Коза, как и положено козе, бодалась, то есть, если выставить ладонь, упиралась в нее лбом и, подавшись вперед, долго так стояла, колченогая, бокастая, с белой прилизанной собачьей шерстью, с явно отодранным от шкуры, но все же недоотодранным хвостом. В общем - коза всех времен и народов с мужеским лицом и стариковской бородой, попавшая на нашу улицу из таких древних времен и так давно привязанная к колышку, что всем надоела и никого не интересовала. Разве что, проходя мимо, резко шагнешь в ее сторону, а она рванется от тебя, шарахнется (но веревка ее одернет, подсекши в конце рывка одну из передних ног) и сразу кидается бодаться. Но ты-то уже за канавой! И веревка опять заворачивает ее дурной разгон, и опять подворачивает ей - но уже другую, переднюю ножку. А ты снова - шарах! - в ее сторону. А она снова от тебя, а потом, склонив рога, на тебя. И если проделать все как надо, то, с каждым разом укорачивая веревку, коза спутает себе в конце концов все четыре ноги и неподвижно встанет или повалится, но истошно примется блеять, а ты уходишь куда шел, и выходит в очках Юливанна распутывать козьи ножки, а тут как раз, дымя козьей ножкой, идет Порфирий Петрович Государев и говорит: "Разводила бы ты, соседка, как вот я, живую белую мышь для одного институту, и коза - ну ее в жердь, и жалованье дают, и крупа тебе остается!"
Днем коза паслась на обычном месте и всем была видна. И хозяйке тоже из окошка видна.
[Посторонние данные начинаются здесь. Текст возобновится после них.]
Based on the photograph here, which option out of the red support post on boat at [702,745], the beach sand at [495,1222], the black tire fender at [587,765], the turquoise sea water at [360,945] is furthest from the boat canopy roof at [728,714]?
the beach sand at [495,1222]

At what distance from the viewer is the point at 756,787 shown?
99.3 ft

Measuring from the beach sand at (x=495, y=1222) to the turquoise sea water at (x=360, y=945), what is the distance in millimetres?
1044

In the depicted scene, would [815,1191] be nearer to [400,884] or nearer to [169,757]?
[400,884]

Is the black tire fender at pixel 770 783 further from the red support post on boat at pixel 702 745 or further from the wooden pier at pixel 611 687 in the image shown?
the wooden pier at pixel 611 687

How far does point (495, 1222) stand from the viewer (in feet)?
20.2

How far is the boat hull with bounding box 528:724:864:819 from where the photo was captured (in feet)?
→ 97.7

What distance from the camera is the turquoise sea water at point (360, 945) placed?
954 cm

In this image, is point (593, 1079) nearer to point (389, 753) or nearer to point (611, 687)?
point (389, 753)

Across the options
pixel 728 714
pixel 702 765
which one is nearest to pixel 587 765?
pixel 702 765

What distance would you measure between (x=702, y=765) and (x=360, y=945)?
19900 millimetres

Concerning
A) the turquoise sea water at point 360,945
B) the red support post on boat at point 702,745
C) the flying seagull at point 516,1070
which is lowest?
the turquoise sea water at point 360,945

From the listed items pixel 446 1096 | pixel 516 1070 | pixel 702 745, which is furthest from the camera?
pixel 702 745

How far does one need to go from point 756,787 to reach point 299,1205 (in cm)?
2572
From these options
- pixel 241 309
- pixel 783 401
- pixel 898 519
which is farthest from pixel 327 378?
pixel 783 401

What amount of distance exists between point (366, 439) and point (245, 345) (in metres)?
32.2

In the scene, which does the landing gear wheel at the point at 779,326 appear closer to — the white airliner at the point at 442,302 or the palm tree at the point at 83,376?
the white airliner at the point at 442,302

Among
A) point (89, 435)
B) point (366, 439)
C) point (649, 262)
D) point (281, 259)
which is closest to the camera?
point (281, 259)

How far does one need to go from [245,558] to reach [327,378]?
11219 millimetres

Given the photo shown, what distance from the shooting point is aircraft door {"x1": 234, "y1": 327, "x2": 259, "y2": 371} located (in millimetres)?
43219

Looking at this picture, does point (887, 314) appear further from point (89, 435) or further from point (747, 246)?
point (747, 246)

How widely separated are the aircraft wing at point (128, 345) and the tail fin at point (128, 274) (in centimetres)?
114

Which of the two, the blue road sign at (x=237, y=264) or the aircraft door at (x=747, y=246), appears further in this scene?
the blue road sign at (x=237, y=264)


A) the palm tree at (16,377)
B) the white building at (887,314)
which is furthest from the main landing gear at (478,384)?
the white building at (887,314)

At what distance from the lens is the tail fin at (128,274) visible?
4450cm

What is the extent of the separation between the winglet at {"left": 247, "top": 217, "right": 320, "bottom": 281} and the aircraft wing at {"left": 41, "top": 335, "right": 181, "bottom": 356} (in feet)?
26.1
А к вечеру ее уводили в маленькую сарайку, и туда уже не пробраться никак, потому что сарайка прямо возле крыльца внутри двора, где все время толкутся прописанные в доме двадцать.
Выходит, пилить рог следовало прямо на улице, а козу для этого к своему прохаживанию приучить, потому что на улице Леонид появлялся только за водой для огорода, то есть ходил в другую от козы сторону - в короткий уличный конец, завершавшийся колонкой. Когда же приходилось куда-то уходить вообще, он пользовался тем же коротким концом, хотя правильней было пройти всею улицей в дальний конец, к свалке. Но он в этих случаях, чтобы меньше встречаться с людьми, все-таки давал кругаля и направлялся опять же колоночной стезей.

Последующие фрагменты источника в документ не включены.